The new US-Mexico-Canada Agreement has grim implications for India
Nafta (North American Free Trade Agreement) is dead. Long live USMCA (United States-Mexico-Canada Agreement). US President Donald Trump has bullied Mexico and Canada into a new free trade agreement to replace the old one. What lessons flow from this for India? The omens are not bright.
Despite the new pact, US duties on steel and aluminium, levied on ‘national security’ grounds, remain on Canada and Mexico. Canadian Prime Minister Justin Trudeau earlier castigated the notion that his country could be a security threat to the US. He has had to eat crow. This bodes ill for India’s own efforts to get exemption from US duties on steel and aluminium. If Trump denies waivers even to his formal trade partners, why should he treat India more leniently?
India has long opposed the introduction of labour and environmental standards in trade negotiations in the World Trade Organisation (WTO). Alas, these are prominent in USMCA, and show the direction in which the US will push India. For cars, the free trade rules will apply only if the local content is 75% (up from the old 62%). Moreover, 40% of this local value addition must be in factories paying $16 an hour or more. This will reduce the lowwage advantage that Mexico currently enjoys, and Trump hopes it will lead to the relocation of some auto factories from Mexico to the US.
India is much poorer than Mexico and can plead against the imposition of a minimum wage of $16 an hour on Indian factories exporting to the US. But India must prepare for a day when the US demands for some minimum wage stipulations. That can only make Indian exports even less competitive than they are today.
USMCA also has provisions for strengthening trade unions. This may inconvenience Mexico, but will not inconvenience India, whose labour laws are already very pro-labour.
The new agreement warns members against signing any free trade pact with ‘non-market economies’, meaning China. That aims to prevent cheap Chinese goods entering through third countries. India is currently negotiating to join the Regional Comprehensive Economic Partnership (RCEP), a free-trade agreement covering China, the 10 members of the Association of the South-East Asian Nations (Asean), South Korea, Australia and New Zealand. The external affairs ministry is keen on India joining this pact, but the finance ministry has grave reservations. The naysayers can now cite USMCA provisions as reason to avoid RCEP. Membership of a free-trade pact that includes China may leave India exposed to adverse action by the US.
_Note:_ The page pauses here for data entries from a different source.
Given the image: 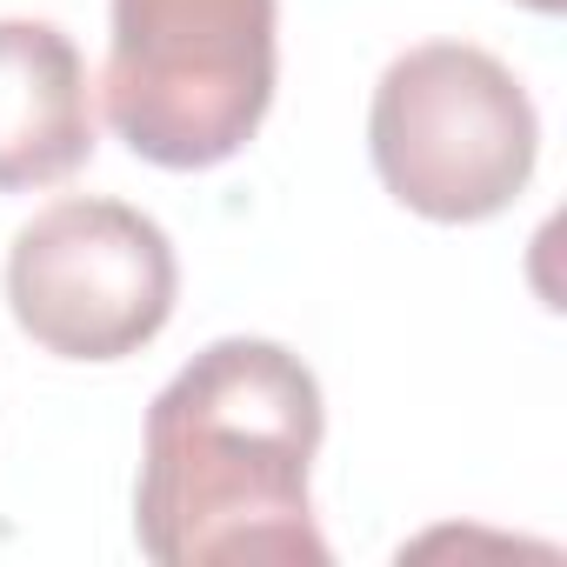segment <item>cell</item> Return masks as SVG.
Wrapping results in <instances>:
<instances>
[{
  "instance_id": "1",
  "label": "cell",
  "mask_w": 567,
  "mask_h": 567,
  "mask_svg": "<svg viewBox=\"0 0 567 567\" xmlns=\"http://www.w3.org/2000/svg\"><path fill=\"white\" fill-rule=\"evenodd\" d=\"M321 381L280 341L200 348L147 408L134 534L161 567L308 560L334 547L315 527L308 467L321 454Z\"/></svg>"
},
{
  "instance_id": "2",
  "label": "cell",
  "mask_w": 567,
  "mask_h": 567,
  "mask_svg": "<svg viewBox=\"0 0 567 567\" xmlns=\"http://www.w3.org/2000/svg\"><path fill=\"white\" fill-rule=\"evenodd\" d=\"M101 101L154 167L234 161L274 107V0H114Z\"/></svg>"
},
{
  "instance_id": "3",
  "label": "cell",
  "mask_w": 567,
  "mask_h": 567,
  "mask_svg": "<svg viewBox=\"0 0 567 567\" xmlns=\"http://www.w3.org/2000/svg\"><path fill=\"white\" fill-rule=\"evenodd\" d=\"M368 154L408 214L461 227L520 200L540 154V114L514 68L487 48L427 41L381 74Z\"/></svg>"
},
{
  "instance_id": "4",
  "label": "cell",
  "mask_w": 567,
  "mask_h": 567,
  "mask_svg": "<svg viewBox=\"0 0 567 567\" xmlns=\"http://www.w3.org/2000/svg\"><path fill=\"white\" fill-rule=\"evenodd\" d=\"M181 260L154 214L127 200L68 194L41 207L8 247V308L54 361H127L167 321Z\"/></svg>"
},
{
  "instance_id": "5",
  "label": "cell",
  "mask_w": 567,
  "mask_h": 567,
  "mask_svg": "<svg viewBox=\"0 0 567 567\" xmlns=\"http://www.w3.org/2000/svg\"><path fill=\"white\" fill-rule=\"evenodd\" d=\"M94 87L54 21H0V194H34L87 167Z\"/></svg>"
},
{
  "instance_id": "6",
  "label": "cell",
  "mask_w": 567,
  "mask_h": 567,
  "mask_svg": "<svg viewBox=\"0 0 567 567\" xmlns=\"http://www.w3.org/2000/svg\"><path fill=\"white\" fill-rule=\"evenodd\" d=\"M520 8H534V14H560L567 0H520Z\"/></svg>"
}]
</instances>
The new agreement forces Canada to open its highly protected dairy sector. The old Trans-Pacific Partnership (TPP) negotiated by Barack Obama, but scrapped by Trump, provided for 3.25% of Canada’s dairy market to be opened to US exports. USMCA increases that by a smidgen to 3.6%.
The US has complained bitterly about high Indian protection for dairy products. It has threatened to abolish preferential tariffs it gives India under the Generalised Scheme of Preferences (GSP), unless India lowers its import barriers on US dairy products. India’s main barrier is religion-related. It argues that US dairy farmers feed animal products to their cows, that milk produced in this manner offends Indian religious sensibilities, and so must not be imported. Whether such arguments will be pass muster with a bully like Trump, who has whipped Canada into line, remains to be seen.
Heart Bleeds for Stents
WTO rules give members like India the right to make their own rules on price control and compulsory licensing of drugs. Trump has strengthened rules for intellectual property rights (IPR) in USMCA, to improve the profitability of his drug and entertainment industries. This suggests that he may demand tighter IPR requirements from India too. US producers have complained bitterly about India’s price control on medical stents. The US is demanding a relaxation of such price controls before continuing GSP benefits to India.
USMCA provides for renegotiation (and possible scrapping) every six years. This will create much uncertainty among investors, who invest on a much longer-term horizon. India stands warned that any deals it makes with the US will have a limited life. It will periodically be pressed to give up the special and differential treatment it enjoys under WTO rules.
Optimistic Indian diplomats see a silver lining — maybe even a silver cloud — in Trump’s China-bashing. He seeks far more than just a better trade deal with China. He sees China as a threat to US domination of the world, and wants to knock China down and humiliate it in as many areas as possible.
US officials see India as a credible long-term check on Chinese power in Asia, and have urged Trump to treat India leniently. But a president who has poured scorn and heavy import duties on his own allies is unlikely to treat India better. India may get a US waiver on the import of S-400 anti-aircraft weapon systems from Russia, and on limited imports of oil from Iran after Trump’s deadline of November 4. But sanctions may well follow if India continues arms imports from Russia and oil imports from Iran beyond a second deadline.